Coq au Vin - Reprised
Today after church, I got bored. Being that it was Sunday, I reached over for the Good Book to meditate upon it. (i.e. Mastering the Art of French Cooking.)
I was re-reading the recipe for Julia's Coq au Vin and realized that I had left out a couple of steps when I made it previously. She calls for boiling the bacon, rendering out the fat and then frying it in butter. I had simply fried it like we would for breakfast. She had also called for a half tablespoon of tomato paste and I forgot to put that in.

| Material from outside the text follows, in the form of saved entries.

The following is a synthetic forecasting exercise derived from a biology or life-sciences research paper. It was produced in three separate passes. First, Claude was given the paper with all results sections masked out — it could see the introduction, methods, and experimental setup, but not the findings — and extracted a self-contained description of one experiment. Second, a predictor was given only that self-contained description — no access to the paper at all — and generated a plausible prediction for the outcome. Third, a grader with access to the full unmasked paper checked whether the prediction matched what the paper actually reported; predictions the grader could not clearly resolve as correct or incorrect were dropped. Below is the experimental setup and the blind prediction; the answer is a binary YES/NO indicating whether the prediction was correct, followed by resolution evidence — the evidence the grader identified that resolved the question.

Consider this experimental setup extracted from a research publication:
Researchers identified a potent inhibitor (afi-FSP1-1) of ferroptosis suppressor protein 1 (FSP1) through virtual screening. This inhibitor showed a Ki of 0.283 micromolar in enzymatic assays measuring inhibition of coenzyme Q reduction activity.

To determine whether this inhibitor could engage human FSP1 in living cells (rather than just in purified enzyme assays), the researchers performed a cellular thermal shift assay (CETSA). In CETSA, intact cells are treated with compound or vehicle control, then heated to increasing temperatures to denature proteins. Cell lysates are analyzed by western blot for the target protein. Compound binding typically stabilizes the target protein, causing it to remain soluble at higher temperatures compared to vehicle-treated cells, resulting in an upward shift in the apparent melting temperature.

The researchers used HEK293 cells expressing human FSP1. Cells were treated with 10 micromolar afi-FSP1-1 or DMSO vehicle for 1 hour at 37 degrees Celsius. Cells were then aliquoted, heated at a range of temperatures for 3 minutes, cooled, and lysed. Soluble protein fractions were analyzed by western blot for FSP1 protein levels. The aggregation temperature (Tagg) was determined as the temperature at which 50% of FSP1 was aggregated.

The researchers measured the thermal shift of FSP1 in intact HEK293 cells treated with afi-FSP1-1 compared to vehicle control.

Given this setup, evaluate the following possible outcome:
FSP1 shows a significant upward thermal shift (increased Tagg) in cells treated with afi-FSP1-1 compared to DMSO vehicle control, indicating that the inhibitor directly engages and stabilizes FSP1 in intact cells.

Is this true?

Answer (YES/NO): YES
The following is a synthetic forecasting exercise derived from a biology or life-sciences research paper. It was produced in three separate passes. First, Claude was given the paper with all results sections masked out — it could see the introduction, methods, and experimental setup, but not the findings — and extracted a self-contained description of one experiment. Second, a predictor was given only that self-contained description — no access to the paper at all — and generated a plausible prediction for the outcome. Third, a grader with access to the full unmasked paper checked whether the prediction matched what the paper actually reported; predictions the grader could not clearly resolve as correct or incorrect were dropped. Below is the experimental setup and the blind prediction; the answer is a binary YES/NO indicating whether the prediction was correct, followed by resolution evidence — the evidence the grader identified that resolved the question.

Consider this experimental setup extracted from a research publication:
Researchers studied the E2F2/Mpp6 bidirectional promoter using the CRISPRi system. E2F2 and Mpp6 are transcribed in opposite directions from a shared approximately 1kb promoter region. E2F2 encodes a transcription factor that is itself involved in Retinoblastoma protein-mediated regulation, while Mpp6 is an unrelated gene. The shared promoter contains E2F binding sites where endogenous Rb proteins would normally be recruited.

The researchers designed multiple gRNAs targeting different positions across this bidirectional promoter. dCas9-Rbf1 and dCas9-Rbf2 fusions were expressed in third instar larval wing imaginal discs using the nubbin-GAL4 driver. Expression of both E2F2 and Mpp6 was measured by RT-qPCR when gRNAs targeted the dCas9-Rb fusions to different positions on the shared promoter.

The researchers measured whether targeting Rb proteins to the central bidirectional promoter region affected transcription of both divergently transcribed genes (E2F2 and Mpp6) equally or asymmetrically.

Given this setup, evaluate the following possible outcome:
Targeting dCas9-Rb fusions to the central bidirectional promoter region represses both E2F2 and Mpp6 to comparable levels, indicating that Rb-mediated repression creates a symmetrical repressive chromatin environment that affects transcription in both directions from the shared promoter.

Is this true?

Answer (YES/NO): NO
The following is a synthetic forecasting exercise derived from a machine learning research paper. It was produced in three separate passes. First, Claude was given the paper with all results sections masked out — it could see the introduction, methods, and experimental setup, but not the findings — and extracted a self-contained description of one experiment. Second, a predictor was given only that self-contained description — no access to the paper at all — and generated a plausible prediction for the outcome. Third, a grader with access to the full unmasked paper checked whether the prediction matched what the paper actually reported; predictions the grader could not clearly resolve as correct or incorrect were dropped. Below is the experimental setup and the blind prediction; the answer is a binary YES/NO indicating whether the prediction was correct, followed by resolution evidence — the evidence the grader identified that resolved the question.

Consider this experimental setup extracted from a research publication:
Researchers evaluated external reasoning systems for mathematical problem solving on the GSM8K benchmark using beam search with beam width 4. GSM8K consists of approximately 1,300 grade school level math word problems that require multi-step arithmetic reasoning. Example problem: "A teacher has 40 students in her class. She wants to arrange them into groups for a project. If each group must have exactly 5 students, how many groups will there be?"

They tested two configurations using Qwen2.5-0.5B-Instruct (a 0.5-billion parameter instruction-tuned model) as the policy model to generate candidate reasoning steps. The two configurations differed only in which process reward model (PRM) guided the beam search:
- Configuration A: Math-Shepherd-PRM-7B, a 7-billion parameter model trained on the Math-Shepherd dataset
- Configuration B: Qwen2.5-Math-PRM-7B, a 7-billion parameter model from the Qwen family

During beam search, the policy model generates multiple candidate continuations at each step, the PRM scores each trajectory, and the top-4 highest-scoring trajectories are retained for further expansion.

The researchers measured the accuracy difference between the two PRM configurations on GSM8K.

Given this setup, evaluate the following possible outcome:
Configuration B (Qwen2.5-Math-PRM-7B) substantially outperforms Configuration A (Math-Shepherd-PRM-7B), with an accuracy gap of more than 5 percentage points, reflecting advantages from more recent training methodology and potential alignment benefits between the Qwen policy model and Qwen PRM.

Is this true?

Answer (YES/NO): YES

I was bored. I missed doing the Julia thing. So I made another batch of Coq au Vin. This time, I followed her instructions explicitly; even boiling the bacon, rinsing it under cold water and frying it in butter. (Sigh - - I'll even admit that in my last attempt, I didn't saute the mushrooms in butter properly. I just moved them around in the pan, not letting them brown.) I was a bad, evil person, thinking I could tamper with the literal meaning, the intended interpretation of the Holy Scriptures.
This time, I took my time.
I got to flambé the Cognac again. That's always fun.
Another thing I noticed is that Julia wrote that Coq au Vin could be made with any wine: red, white, even Riesling. Normally it is made with red, but I got to thinking that the bitter taste may have come from using all that red wine.
It was just as well. I didn't have the requisite 3 cups of red on hand, but I did have two of the red and a cup of the leftover Sauvignon Blanc from the fricassee.
Bingo! That worked.
Can you believe this turned out even better than the last time? It just goes to show you that Julia Child has done her homework. No matter how good of a cook you think you are, follow her inerrant word.
I think this is the best thing of hers I've made thus far.